WHAT YOU HAVE TO DO: Write out exactly every line from the one containing "phylum: Chordata" through the final line of the material below, both included. Pictures are to be skipped.

***** SUPPLIED DATA *****

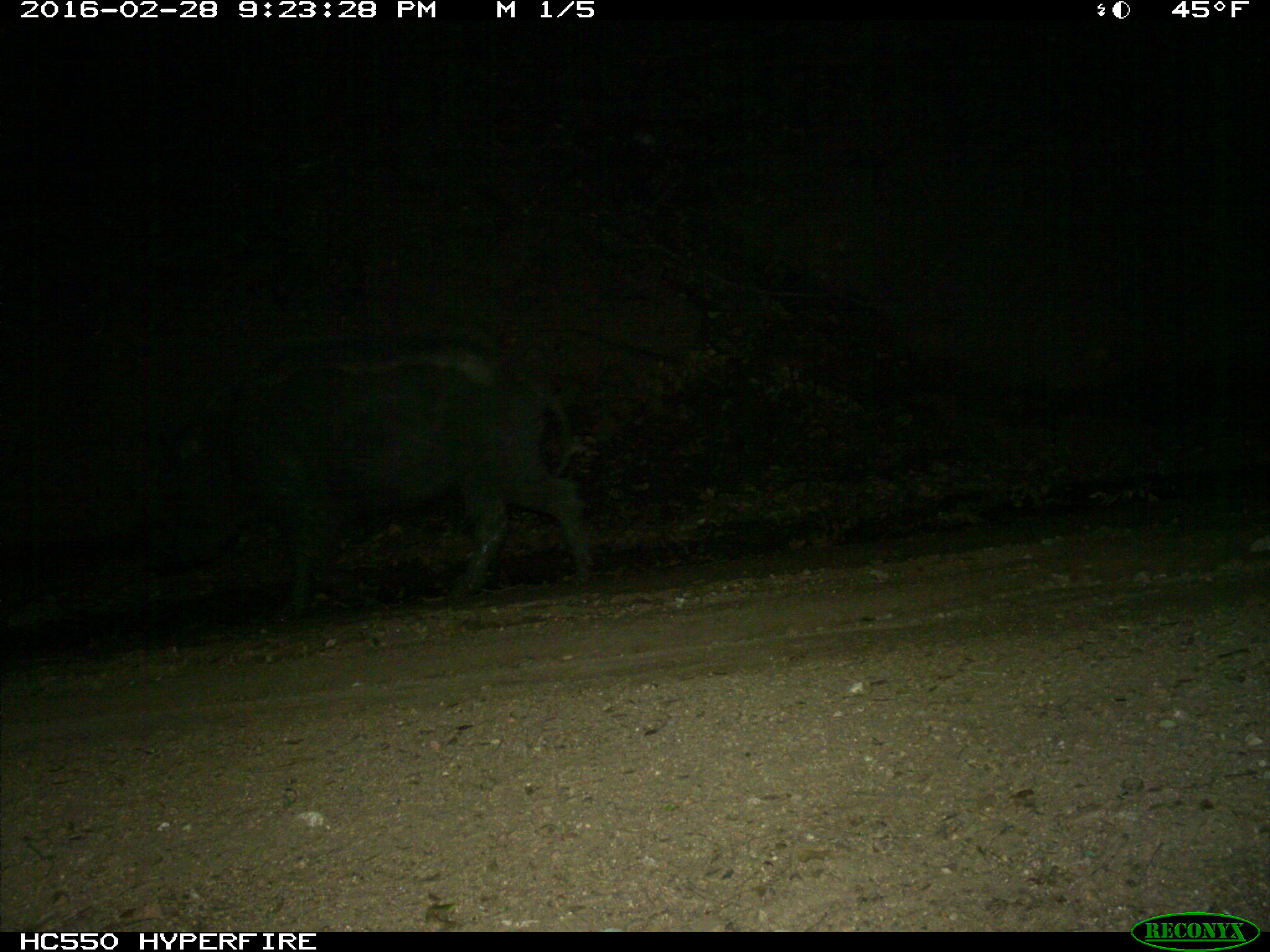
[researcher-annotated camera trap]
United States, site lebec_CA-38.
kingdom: Animalia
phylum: Chordata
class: Mammalia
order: Artiodactyla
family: Suidae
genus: Sus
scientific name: Sus scrofa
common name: wild boar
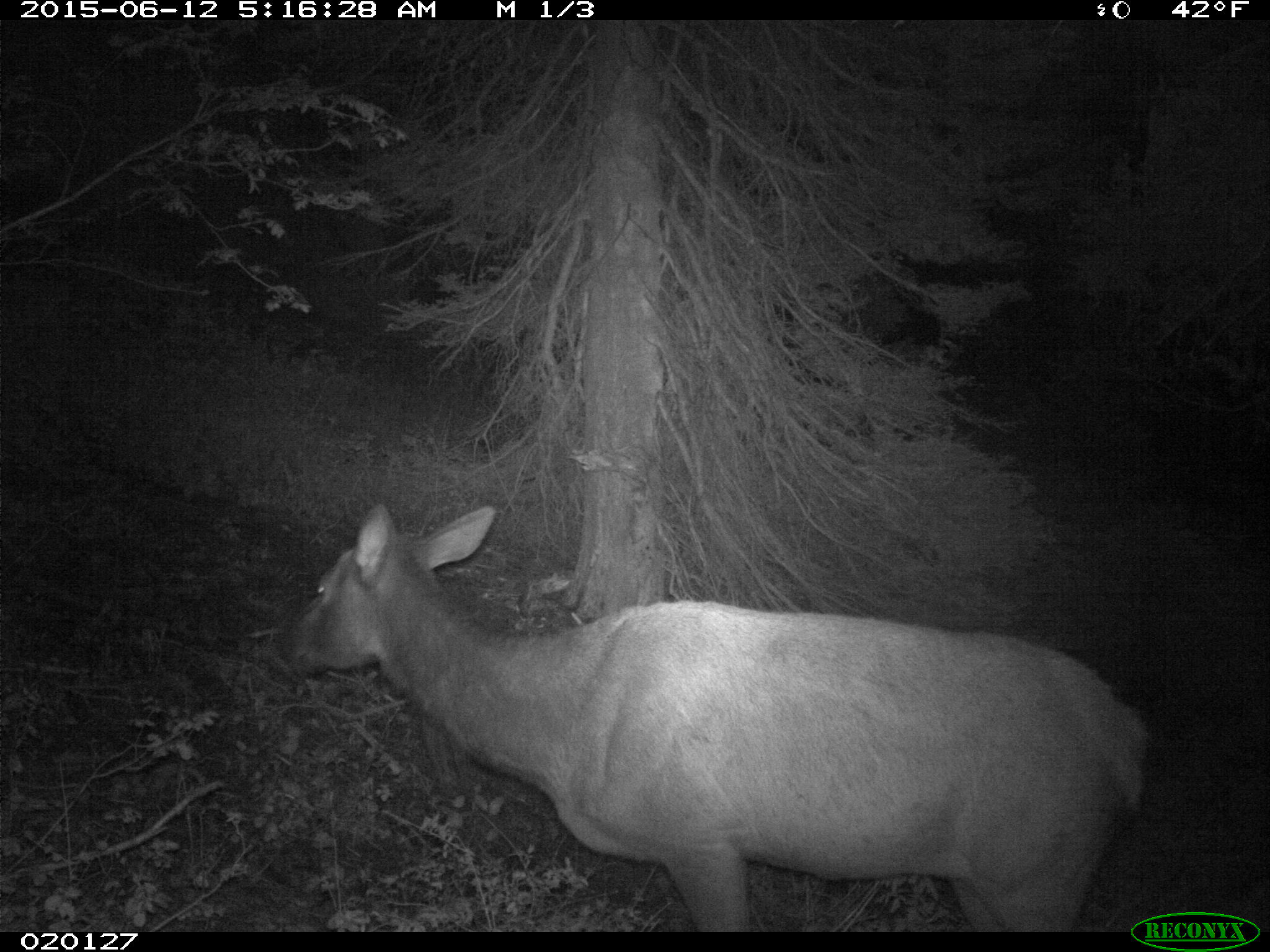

*****

TASK OUTPUT:
phylum: Chordata
class: Mammalia
order: Artiodactyla
family: Suidae
genus: Sus
scientific name: Sus scrofa
common name: wild boar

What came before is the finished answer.